² Tanto per fare un esempio banale: l’incompatibilità di onnipotenza + onniscienza + infinita bontà + esistenza del male nel mondo, sempre risposta sbrigativamente con il “libero arbitrio dell’uomo”. Sì, ma se mi hai appena detto che il male è causato dalle tentazioni del diavolo e che il diavolo non è un uomo, non poteva Dio liberarsi del diavolo senza per questo privare l’uomo della libertà? O magari, essendo onnisciente, Dio poteva evitare in primo luogo di creare quel particolare angelo Lucifero, sapendo che costui l’avrebbe tradito mandando a puttane tutta la sua creazione. Vedete, il mio problema con la religione è sempre stato che le cose cercavo di capirle così bene, che trovavo (involontariamente!) sempre quelle falle che le maestre non erano state addestrate a liquidare.

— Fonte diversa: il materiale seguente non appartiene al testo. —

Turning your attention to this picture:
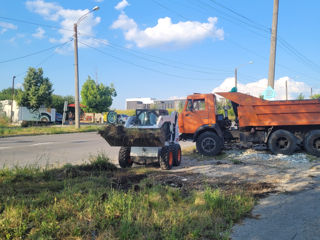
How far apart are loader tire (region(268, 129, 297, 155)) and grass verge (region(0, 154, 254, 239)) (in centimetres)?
590

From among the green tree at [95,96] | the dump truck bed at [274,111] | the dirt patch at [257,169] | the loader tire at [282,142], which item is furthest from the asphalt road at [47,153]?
the green tree at [95,96]

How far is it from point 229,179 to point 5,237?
5005 millimetres

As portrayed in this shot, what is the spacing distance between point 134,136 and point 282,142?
6.22m

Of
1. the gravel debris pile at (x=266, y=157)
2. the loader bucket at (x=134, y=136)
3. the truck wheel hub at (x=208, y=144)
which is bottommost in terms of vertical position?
the gravel debris pile at (x=266, y=157)

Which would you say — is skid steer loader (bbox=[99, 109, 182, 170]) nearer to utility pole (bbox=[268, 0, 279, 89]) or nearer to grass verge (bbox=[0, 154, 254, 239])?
grass verge (bbox=[0, 154, 254, 239])

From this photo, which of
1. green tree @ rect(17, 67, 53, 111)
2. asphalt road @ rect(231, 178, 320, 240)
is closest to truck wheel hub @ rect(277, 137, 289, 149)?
asphalt road @ rect(231, 178, 320, 240)

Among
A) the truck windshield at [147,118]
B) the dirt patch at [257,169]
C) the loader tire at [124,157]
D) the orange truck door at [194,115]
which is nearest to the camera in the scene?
the dirt patch at [257,169]

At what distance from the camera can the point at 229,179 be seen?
22.2ft

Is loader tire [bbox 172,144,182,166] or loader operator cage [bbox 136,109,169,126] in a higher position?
loader operator cage [bbox 136,109,169,126]

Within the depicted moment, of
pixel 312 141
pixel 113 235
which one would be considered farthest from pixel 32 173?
pixel 312 141

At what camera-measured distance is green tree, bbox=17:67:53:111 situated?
32.0 meters

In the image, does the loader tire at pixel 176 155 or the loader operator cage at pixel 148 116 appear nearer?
the loader tire at pixel 176 155

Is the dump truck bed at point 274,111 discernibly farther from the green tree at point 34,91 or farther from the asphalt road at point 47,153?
the green tree at point 34,91

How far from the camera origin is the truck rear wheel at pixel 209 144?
10.6m
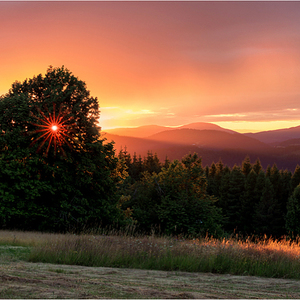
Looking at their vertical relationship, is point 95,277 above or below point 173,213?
above

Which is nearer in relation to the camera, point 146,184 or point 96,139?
Result: point 96,139

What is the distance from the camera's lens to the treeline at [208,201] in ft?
102

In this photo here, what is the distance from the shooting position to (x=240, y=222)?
2315 inches

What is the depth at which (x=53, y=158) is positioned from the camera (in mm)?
22500

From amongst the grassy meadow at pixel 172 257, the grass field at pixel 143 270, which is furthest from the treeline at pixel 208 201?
the grass field at pixel 143 270

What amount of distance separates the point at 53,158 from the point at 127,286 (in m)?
18.5

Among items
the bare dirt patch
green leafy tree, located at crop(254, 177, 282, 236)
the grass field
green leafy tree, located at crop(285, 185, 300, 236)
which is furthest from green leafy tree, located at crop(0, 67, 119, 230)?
green leafy tree, located at crop(254, 177, 282, 236)

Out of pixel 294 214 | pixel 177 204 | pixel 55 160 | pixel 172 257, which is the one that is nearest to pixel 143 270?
pixel 172 257

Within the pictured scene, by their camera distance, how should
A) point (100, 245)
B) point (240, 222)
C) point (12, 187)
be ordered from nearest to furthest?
point (100, 245) < point (12, 187) < point (240, 222)

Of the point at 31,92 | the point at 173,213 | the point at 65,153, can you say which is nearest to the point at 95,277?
the point at 65,153

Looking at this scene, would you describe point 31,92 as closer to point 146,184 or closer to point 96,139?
point 96,139

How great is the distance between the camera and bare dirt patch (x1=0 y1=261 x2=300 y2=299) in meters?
4.86

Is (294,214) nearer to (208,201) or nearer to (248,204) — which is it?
(248,204)

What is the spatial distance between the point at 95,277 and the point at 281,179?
6331cm
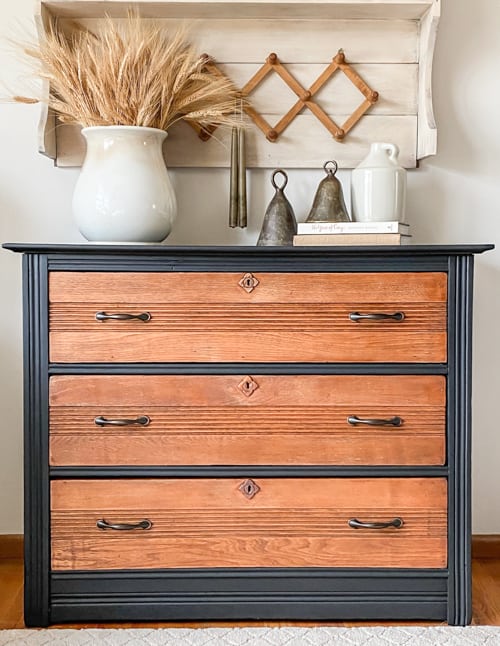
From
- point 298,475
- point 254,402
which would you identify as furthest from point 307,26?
point 298,475

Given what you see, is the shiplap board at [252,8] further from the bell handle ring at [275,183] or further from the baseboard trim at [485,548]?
the baseboard trim at [485,548]

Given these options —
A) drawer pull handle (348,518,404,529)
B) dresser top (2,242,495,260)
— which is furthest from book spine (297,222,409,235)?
drawer pull handle (348,518,404,529)

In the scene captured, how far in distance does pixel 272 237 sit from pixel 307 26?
0.63 meters

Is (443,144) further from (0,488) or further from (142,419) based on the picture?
(0,488)

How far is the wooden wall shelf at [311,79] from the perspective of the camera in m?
2.24

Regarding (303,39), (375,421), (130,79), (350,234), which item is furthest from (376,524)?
(303,39)

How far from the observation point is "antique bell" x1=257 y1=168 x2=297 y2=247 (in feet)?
7.02

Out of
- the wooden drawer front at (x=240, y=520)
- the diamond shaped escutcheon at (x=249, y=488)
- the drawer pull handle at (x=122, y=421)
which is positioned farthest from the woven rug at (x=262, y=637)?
the drawer pull handle at (x=122, y=421)

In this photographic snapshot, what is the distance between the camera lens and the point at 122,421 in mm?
1854

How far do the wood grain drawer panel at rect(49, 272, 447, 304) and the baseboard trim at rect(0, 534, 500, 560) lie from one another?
900 mm

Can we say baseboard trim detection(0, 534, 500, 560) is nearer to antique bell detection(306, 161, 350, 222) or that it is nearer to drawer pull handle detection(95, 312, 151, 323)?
drawer pull handle detection(95, 312, 151, 323)

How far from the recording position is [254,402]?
1861 mm

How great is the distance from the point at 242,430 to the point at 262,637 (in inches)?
18.7

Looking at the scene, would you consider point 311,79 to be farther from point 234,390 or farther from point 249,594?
point 249,594
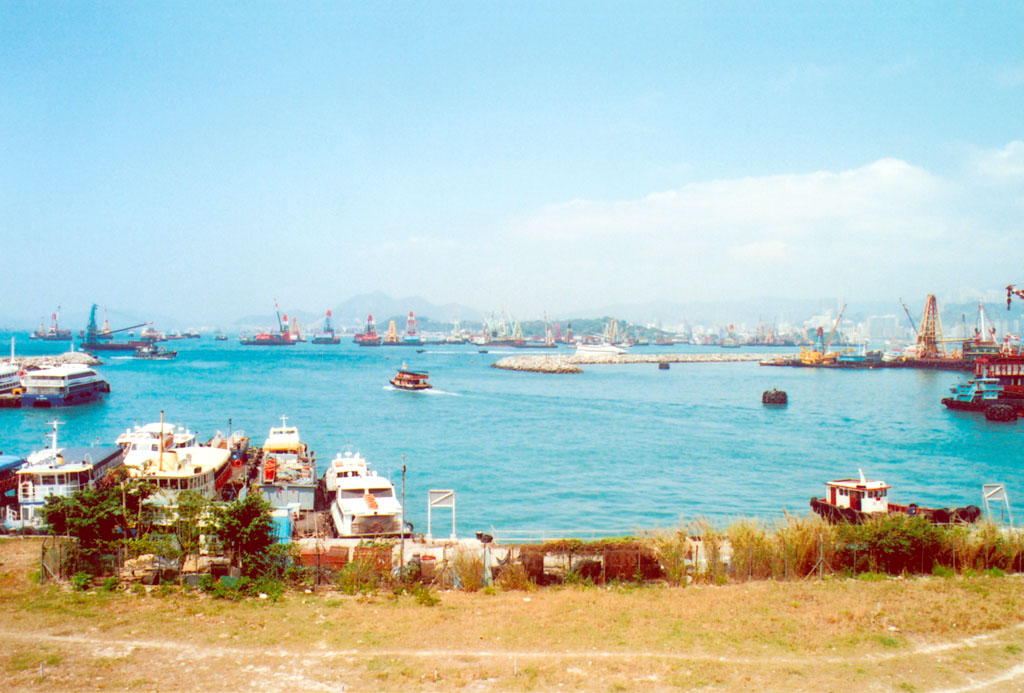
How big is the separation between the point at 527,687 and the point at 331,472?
675 inches

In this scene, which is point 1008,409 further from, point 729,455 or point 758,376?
point 758,376

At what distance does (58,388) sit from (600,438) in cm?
4283

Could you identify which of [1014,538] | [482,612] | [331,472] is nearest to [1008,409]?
[1014,538]

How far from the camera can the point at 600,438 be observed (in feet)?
129

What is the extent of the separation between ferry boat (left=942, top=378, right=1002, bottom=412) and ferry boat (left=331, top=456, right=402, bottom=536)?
52.0 meters

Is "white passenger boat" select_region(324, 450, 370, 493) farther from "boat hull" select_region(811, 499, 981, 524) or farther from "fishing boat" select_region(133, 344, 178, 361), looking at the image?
"fishing boat" select_region(133, 344, 178, 361)

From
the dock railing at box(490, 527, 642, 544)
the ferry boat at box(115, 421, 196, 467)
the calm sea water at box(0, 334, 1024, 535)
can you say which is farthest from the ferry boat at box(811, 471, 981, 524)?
the ferry boat at box(115, 421, 196, 467)

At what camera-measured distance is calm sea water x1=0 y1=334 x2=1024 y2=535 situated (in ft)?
82.1

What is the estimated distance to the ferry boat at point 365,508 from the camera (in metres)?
17.7

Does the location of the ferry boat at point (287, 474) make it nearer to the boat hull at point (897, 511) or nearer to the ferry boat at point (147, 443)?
the ferry boat at point (147, 443)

³ Certo, a 14 anni non me ne andavo in giro per pagine di facebook “blasfeme” augurando a tutti l’inferno; d’altra parte, facebook manco esisteva quando avevo 14 anni.
L’avrei fatto, se fosse esistito facebook? Non credo. Ma non perché sono una persona “migliore”: semplicemente, sono sempre stato un outlier e questa circostanza mi ha fatto imparare ben presto, sulla mia pelle, il valore della tolleranza verso chi è percepito come diverso. Penso che chi non ha mai avuto la sfortuna di essere discriminato e isolato, difficilmente avrà la fortuna di comprendere il valore del rispetto di chi è diverso.
Cionondimeno ricordo con precisione che, ogni volta che mi si poneva davanti un concetto che mettesse in discussione la mia “fede”… la mia mente guardava altrove.

⁴ «You know that periodic doubt of faith? It’s not God testing you. It’s the truth trying to emerge and free you.» — Anonimo

⁵ Anzi: il mondo può persino diventare più giusto se ti dissoci da quelle istituzioni che per decenni hanno lasciato morire di AIDS la gente in Africa a causa delle loro ottuse posizioni sulla contraccezione.

Nota finale: mettiamo le mani avanti.
Se avrete avuto la curiosità di aprire tutti i link che ho fornito, avrete sicuramente notato che ho ampiamente attinto da lesswrong; potrà sembrare un’ipotesi ragionevole, ma la mia attuale posizione sulla religione non è stata minimamente influenzata da queste letture (che, tra l’altro, lo sottolineo: non sono letture che invitano all’ateismo, ma letture che invitano a un uso consapevole del cervello — e se poi questo porta all’ateismo, pazienza). Ho rigettato la religione in cui sono stato educato, anni prima di venire anche solo a conoscenza dell’esistenza di questo blog; e prima ancora di rigettarla, ho passato numerosi altri anni in quello stato di profondo turbamento e senso di colpa che ho descritto.
Dico questo, a testimonianza del fatto che la maggior parte delle persone che abbandonano le religioni, lo fanno ciascuna indipendentemente dall’altra attraverso un percorso di crescita personale (benché spesso anche grazie all’aiuto di qualche spunto di riflessione esterno e/o aiuto psicologico); diversamente invece da come la maggior parte delle persone che si identifichino in una fede (anche se non tutte, naturalmente!), lo facciano quasi sempre per lo stesso motivo: perché ci sono nate e non vedono alternativa.